• Text shown:
☆ ☆ ☆ ☆ ☆

The Price of Politics

In the just concluded presidential election campaign in the United States, the candidates and their party allies spent a combined $2 billion according to a report on Reuters on November 7, 2012. Journalist Bob Woodward has published a book entitled The Price of Politics (2012). The $2 billion of spending by the presidential candidates is just the tip of the iceberg represented by the idea behind the title “The Price of Politics.”

In a New York Times review of Mr. Woodward’s book, the reviewer observes that: “As a plethora of election-year polls and surveys indicate, Americans are fed up with a deeply dysfunctional Washington paralyzed by partisan gridlock and increasingly incapable of dealing with the daunting problems facing the nation [including] . . . an inability to focus on long-term solutions instead of temporary Band-Aids.”  Quoted from ‘The Price of Politics,’ by Bob Woodward, book review by Michiko Kakutani, NY Times, September 7, 2012,

The presidential election campaign of 2012 in the United States is powerful reinforcement of a central message of CTLR (Capitalism: The Liberal Revolution), that politics is the problem, not the solution. Politics does not work to better humanity, but only to worsen human society. The time, effort, and property expended in the American political election campaign are all wasted because no good can come of it, no matter who wins.

The candidates for the Presidency did not address an underlying problem facing America: how to reform the welfare state so that it does not go bankrupt while bankrupting the American people.

☆ ☆ ☆ ☆ ☆

• Recorded data:
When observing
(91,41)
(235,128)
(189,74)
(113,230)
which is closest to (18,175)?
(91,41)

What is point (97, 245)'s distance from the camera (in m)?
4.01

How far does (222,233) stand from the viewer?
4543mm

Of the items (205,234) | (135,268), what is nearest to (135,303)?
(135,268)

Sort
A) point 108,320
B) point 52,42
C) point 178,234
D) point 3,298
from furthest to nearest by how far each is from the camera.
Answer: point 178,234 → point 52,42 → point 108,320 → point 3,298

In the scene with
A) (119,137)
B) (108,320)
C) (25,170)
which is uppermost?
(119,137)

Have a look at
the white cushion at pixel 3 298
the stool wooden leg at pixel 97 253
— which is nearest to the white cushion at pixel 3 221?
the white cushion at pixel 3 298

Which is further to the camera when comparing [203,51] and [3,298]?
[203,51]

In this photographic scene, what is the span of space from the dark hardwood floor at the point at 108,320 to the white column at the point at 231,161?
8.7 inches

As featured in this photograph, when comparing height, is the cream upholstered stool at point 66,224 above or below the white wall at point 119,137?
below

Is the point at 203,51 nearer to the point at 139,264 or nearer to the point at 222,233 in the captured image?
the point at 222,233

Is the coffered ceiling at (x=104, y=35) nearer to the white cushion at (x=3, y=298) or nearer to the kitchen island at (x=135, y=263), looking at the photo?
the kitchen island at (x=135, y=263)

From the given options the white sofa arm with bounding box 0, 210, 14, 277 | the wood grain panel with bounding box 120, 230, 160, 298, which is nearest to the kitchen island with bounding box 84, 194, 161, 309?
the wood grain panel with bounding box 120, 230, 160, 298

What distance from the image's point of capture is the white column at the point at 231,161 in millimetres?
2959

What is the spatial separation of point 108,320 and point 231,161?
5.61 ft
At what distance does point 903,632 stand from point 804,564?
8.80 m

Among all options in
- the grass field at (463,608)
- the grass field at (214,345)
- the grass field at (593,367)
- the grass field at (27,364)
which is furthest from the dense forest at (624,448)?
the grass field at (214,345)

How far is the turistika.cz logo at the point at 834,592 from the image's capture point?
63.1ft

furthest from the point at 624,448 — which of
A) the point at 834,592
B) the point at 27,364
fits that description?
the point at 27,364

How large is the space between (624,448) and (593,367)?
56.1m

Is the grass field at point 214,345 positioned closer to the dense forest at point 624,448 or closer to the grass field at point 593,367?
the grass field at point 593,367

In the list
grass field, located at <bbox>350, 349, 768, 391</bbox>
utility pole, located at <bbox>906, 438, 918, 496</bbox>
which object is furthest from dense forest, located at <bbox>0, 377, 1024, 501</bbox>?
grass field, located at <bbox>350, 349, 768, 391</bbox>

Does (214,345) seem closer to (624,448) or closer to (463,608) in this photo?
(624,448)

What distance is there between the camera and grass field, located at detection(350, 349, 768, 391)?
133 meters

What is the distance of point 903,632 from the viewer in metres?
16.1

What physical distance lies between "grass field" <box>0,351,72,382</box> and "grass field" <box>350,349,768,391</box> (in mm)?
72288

☆ ☆ ☆ ☆ ☆

• Written problem 1: In the essay on the price of politics, how much did the presidential candidates and their party allies spend in the 2012 campaign, according to the Reuters report it cites?
• Written problem 2: Write the next part of the essay on the price of politics, picking up after its final sentence about reforming the welfare state.

• Final result 1: A combined $2 billion.

• Final result 2:
The political process in America grinds along, repeats itself, and has created in the state what amounts to a tapeworm within the body of society, a tapeworm that is weakening and consuming the host body.

In the just concluded national election, as in every other national election in living memory, there were many perfectly decent people who participated actively and were committed so emotionally that they declared, and meant it, that they would be almost literally sick if their side lost. Friends and family members on opposite sides of the contest won’t speak to each other about the political election because they know if they do they will get into heated arguments which will accomplish nothing but increasing antagonism.

Winston Churchill said famously that ”Democracy is the worst form of government, except for all those other forms that have been tried from time to time.”  CTLR (Capitalism: The Liberal Revolution) offers an idea of human governance that is different and better than all forms that have been tried in the past—the elimination of coercion and the substitution of human cooperation in government.

Author Andy Andrews asked recently: “Why do the ages of our world’s greatest civilizations average around two hundred years?” There is an answer to that question, an answer that is an essential idea of this book—politics does not work. It is because politics does not work in the United States of America that our country’s governments are in the financial mess that now exists at every level, federal, state and local. Furthermore, politics has never worked in any country at any time in human history, and in pre-history as revealed by anthropology and archaeology.

A central idea of CTLR (Capitalism: The Liberal Revolution) is that a better future is coming—a future when productive people shun politics and look for ways to provide government services on a proprietary basis animated by the profit motive. Those who provide good government services will profit in the competition for the business of those who seek government services. Those who provide unsatisfactory government services will incur losses not profits and will go out of business, which is as it should be.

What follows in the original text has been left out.